The witty, wine stained words of David Robilliard, artist and poet of the 1980s gay scene and Hoxton excess, are celebrated at London's ICA
The boundary between art and humour has a very high fence, guarded by an army of stony jawed critics who work to ensure that few artists can cross safely into the world of wit and whimsy without suffering a pounding. Yet David Robilliard, the self-taught, Guernsey-born artist who came to London in the 80s, teetered happily along the boundary, creating his own line in comedic visual poetry, scribing witty, poignant musings on sex, friendship and the urban experience onto square white canvases illustrated with spare, slightly absurd figures.
"David Robilliard was dubbed by his mentors Gilbert & George as 'the new master of the Modern person'"

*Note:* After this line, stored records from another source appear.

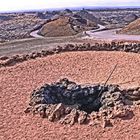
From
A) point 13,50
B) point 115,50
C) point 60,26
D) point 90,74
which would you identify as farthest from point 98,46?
point 60,26

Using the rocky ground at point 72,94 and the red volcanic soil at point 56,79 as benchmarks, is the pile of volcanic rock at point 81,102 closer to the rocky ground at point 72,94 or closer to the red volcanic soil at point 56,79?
the rocky ground at point 72,94

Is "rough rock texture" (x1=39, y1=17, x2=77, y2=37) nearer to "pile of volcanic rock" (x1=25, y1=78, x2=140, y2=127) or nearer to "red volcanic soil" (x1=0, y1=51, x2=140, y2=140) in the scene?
"red volcanic soil" (x1=0, y1=51, x2=140, y2=140)

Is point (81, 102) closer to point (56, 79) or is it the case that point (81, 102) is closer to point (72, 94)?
point (72, 94)

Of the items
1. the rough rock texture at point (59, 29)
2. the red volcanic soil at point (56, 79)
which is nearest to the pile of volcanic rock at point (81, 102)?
the red volcanic soil at point (56, 79)

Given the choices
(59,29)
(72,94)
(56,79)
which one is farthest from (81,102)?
(59,29)

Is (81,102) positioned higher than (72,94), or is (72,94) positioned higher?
(72,94)

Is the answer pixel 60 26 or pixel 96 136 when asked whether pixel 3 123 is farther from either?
pixel 60 26
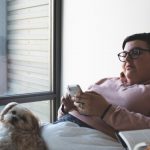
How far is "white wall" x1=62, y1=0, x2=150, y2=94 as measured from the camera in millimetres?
1804

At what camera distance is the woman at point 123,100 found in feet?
4.02

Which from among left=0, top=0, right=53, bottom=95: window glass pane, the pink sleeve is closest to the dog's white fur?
the pink sleeve

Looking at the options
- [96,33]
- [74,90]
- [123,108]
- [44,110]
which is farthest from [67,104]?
[44,110]

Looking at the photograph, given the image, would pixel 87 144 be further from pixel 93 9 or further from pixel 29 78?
pixel 29 78

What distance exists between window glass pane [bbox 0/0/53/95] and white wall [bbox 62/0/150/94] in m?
0.16

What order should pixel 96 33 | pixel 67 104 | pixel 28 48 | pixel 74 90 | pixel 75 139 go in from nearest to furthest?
1. pixel 75 139
2. pixel 74 90
3. pixel 67 104
4. pixel 96 33
5. pixel 28 48

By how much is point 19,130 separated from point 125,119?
497 millimetres

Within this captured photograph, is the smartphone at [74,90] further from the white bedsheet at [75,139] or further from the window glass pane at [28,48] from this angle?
the window glass pane at [28,48]

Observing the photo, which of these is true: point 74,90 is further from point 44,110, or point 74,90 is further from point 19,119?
point 44,110

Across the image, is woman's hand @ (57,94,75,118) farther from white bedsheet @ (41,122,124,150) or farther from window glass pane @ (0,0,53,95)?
window glass pane @ (0,0,53,95)

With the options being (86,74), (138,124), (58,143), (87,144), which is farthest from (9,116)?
(86,74)

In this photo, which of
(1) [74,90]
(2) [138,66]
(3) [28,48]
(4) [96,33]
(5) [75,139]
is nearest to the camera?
(5) [75,139]

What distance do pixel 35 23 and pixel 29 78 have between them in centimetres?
48

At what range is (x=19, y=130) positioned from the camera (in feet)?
4.38
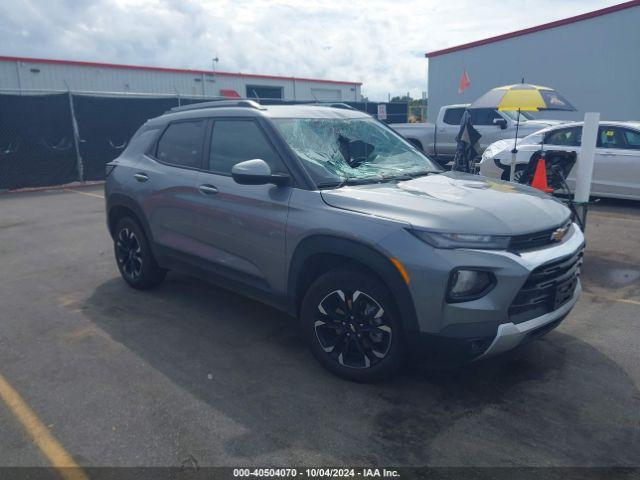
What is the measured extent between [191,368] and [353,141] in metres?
2.15

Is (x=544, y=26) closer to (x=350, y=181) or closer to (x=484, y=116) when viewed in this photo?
(x=484, y=116)

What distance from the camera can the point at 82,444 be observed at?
9.58 ft

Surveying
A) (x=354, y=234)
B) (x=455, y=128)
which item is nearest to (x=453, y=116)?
(x=455, y=128)

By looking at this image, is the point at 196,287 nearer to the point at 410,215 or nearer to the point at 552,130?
A: the point at 410,215

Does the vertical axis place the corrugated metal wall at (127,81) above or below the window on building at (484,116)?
above

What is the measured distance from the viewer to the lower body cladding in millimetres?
2986

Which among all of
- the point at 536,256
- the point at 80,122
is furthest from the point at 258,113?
the point at 80,122

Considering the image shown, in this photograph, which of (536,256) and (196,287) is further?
(196,287)

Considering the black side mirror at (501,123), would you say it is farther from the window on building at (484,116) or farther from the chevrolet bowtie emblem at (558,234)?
the chevrolet bowtie emblem at (558,234)

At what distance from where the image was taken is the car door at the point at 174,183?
14.9 feet

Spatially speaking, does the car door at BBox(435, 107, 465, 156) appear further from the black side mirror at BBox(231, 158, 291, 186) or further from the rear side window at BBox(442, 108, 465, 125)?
the black side mirror at BBox(231, 158, 291, 186)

At first glance, Robilliard’s paintings – a show of which are currently on show at London’s ICA – are just great fun. Silly in parts, witty in all, puerile, ironic, world weary. “I asked for Adonis,” one sighs, “Not a doughnut.” But coming closer and looking harder, the works open up an insightful vista of a transformative period both in London’s artistic history, and in the story of the capital’s gay scene. Robilliard was working and playing at the heart of both, serving as protégé and assistant to Gilbert & George, living with fellow artist Andrew Heard in the then nascent hipster paradise of Hoxton Square, enjoying the sexual liberality of the 80s to its fullest extent. His poems and paintings tell of hangovers and “disposable boyfriends”; they offer elegies to what might have been – “Our moment came and went and like a drop of water in a desert it came to nothing” – and positivity in the face of pessimism – “Life isn’t good it’s excellent.” He flummoxed the establishment with his refusal to take it or himself too seriously, sauntering through society with his mind on passion and fun, dubbed by his mentors Gilbert & George as “the new master of the Modern person.”

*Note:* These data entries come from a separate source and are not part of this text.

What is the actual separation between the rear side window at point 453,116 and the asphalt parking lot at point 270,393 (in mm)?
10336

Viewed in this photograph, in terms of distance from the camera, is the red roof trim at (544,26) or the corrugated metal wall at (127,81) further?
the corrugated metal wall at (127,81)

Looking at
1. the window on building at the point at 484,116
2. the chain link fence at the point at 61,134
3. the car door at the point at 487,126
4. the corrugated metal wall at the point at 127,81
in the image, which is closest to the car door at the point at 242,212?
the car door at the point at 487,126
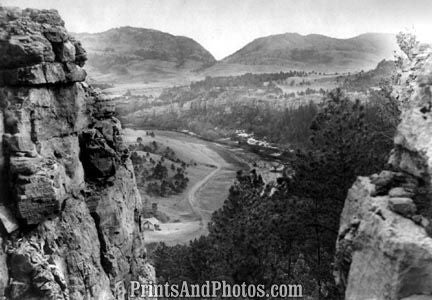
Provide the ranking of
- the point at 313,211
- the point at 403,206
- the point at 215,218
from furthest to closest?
the point at 215,218 < the point at 313,211 < the point at 403,206

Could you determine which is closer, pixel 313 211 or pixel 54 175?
pixel 54 175

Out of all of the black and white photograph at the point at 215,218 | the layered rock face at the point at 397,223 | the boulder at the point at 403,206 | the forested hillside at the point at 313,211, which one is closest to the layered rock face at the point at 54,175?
the black and white photograph at the point at 215,218

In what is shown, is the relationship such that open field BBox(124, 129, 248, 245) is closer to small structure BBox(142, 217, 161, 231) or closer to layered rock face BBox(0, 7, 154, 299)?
small structure BBox(142, 217, 161, 231)

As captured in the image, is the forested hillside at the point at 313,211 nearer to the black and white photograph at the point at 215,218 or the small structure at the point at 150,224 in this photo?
the black and white photograph at the point at 215,218

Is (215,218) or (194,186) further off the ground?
(215,218)

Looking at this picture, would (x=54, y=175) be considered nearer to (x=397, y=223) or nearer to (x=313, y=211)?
(x=397, y=223)


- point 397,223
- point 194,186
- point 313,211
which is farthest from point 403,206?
point 194,186

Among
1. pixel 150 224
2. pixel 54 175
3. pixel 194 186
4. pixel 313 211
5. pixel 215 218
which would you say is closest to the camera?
pixel 54 175

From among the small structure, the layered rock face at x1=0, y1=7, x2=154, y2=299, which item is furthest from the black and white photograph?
the small structure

However, the time he was so elegantly aphorising could also be sad, bleak and difficult. Like so many gay men of the 80s, he contracted AIDS, which carried with it a death sentence, and died at just 36. The ICA’s show focuses on the pictures he created during his last two years, in a flurry of activity informed by his illness, representative of an artist coming face to face with mortality. Entirely free from self-pity, but with their bright visual innocence offset with a strong dose of lust, cynicism and sadness, they act as a nuanced, touching portrait of an artist who died far too young, but whose youth and lewd humour did not prevent him from carving a unique place in an overcrowded artistic firmament.
David Robilliard: The Yes No Quality of Dreams is at the ICA until June 15.